Chemical Form of Dietary Selenium Affects the Fatty Acids Profile and Oxidative Stability of Muscles of Broilers Supplemented with Lycopene and Oils
2019
The aim of this study is to determine the effects of the addition of different chemical forms of selenium (Se)—selenate (SeVI) or selenized yeast (SeY) to chickens’ diet containing equal amounts of fish (FO) and sunflower oils and lycopene (Lyc) on fatty acids (FA) profile and peroxidation yield in thigh muscles of chickens. FA profile is analyzed by gas chromatography coupled with mass spectrometry while content of malondialdehyde is determined by ultra‐fast liquid chromatography (UPLC) with photodiode detection. The diets containing SeY or SeVI increase the feed conversion efficiency of chickens compared with the control diet. SeY or SeVI added to the diet containing Lyc and FO stimulates concentrations of monounsaturated and polyunsaturated (PUFA) FA in muscles. Muscles of chickens fed a diet only with Lyc and FO have the highest indices of atherogenic (A‐SFA) and thrombogenic (T‐SFA) saturated FA and the highest ratios of A‐SFA and T‐SFA to all assayed FA. Dietary Se‐compounds also decrease the PUFA peroxidation indices in muscles compared with the diet containing only FO and Lyc. Therefore Se‐compounds may be added to diets including FO and Lyc to improve the growth parameters, nutritive value, and oxidative stability of chicken meat. Practical Applications: Poultry meat, which is characterized by high protein content of high biological value, high minerals and vitamins, and low collagen and fat content, is recommended as particularly desirable in a balanced diet to replace red and highly processed meat.

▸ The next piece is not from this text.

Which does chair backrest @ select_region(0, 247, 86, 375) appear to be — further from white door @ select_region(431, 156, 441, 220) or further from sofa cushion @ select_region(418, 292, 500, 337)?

Also, relatively good price makes this type of meat one of the most popular among consumers. The present study aims to check if inclusion of different chemical forms of selenium into chickens’ diets improves nutritional value of broiler meat. Feeding chickens with seleno‐supplements significantly enhances poultry production efficiency and nutritional value of broilers’ meat, because it favorably modifies FA composition (enhanced monounsaturated and polyunsaturated FA and decrease atherogenic and thrombogenic saturated FA in muscles) and reduces lipid oxidation in chickens’ meat. These results are important from the both producers’ and consumers’ point of view and correspond to contemporary nutritional recommendations.